* [Assignment] From the material below, copy exactly the lines beginning with the one that contains "Girls taking self" and ending with the one that contains "FILE -- Jay"; the pictures stay out.

* [Supplied material]

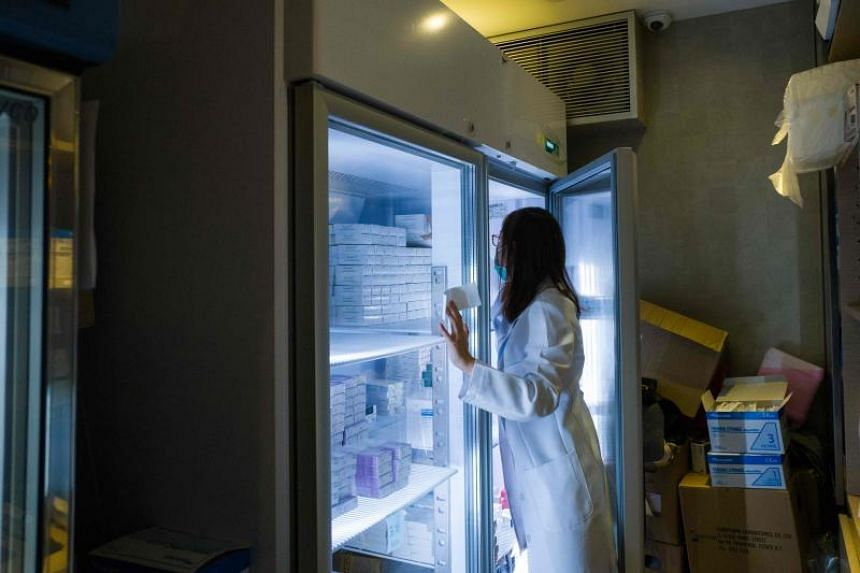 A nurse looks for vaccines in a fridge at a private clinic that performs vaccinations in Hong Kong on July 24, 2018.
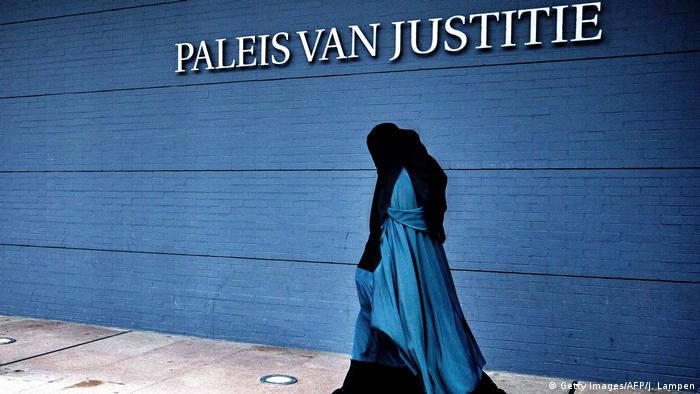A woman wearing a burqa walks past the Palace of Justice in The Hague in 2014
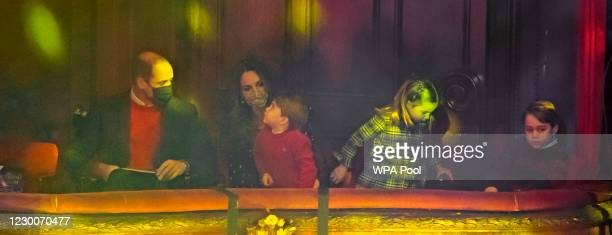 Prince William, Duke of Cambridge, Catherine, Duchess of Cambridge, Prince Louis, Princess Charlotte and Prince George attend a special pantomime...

---

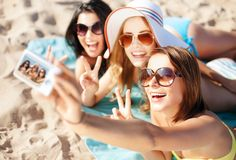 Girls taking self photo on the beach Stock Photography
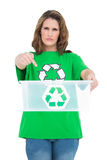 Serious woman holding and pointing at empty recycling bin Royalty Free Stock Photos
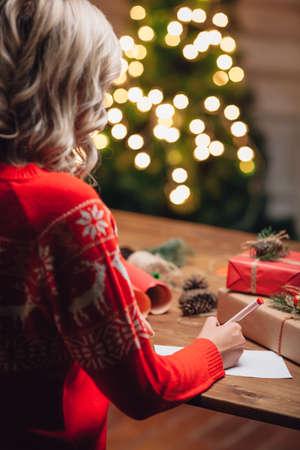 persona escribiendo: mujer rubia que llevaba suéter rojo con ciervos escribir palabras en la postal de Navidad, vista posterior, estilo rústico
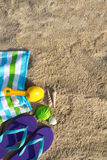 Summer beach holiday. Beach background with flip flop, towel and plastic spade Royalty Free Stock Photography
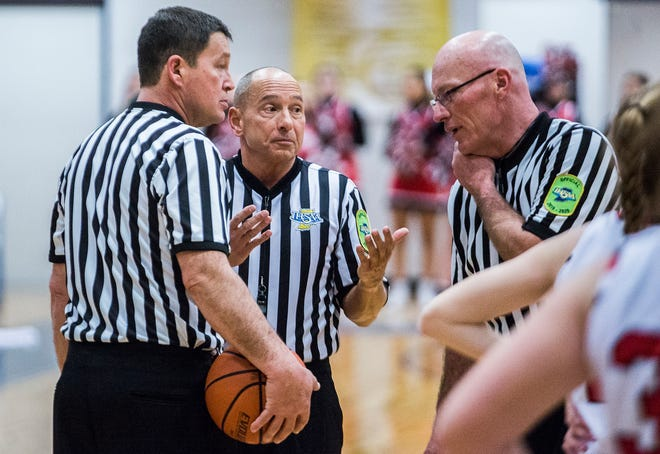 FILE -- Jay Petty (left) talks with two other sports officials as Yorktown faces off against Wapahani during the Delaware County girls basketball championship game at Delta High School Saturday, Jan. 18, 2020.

* [Worked solution]
 Girls taking self photo on the beach Stock Photography
 Serious woman holding and pointing at empty recycling bin Royalty Free Stock Photos
 persona escribiendo: mujer rubia que llevaba suéter rojo con ciervos escribir palabras en la postal de Navidad, vista posterior, estilo rústico
 Summer beach holiday. Beach background with flip flop, towel and plastic spade Royalty Free Stock Photography
 FILE -- Jay Petty (left) talks with two other sports officials as Yorktown faces off against Wapahani during the Delaware County girls basketball championship game at Delta High School Saturday, Jan. 18, 2020.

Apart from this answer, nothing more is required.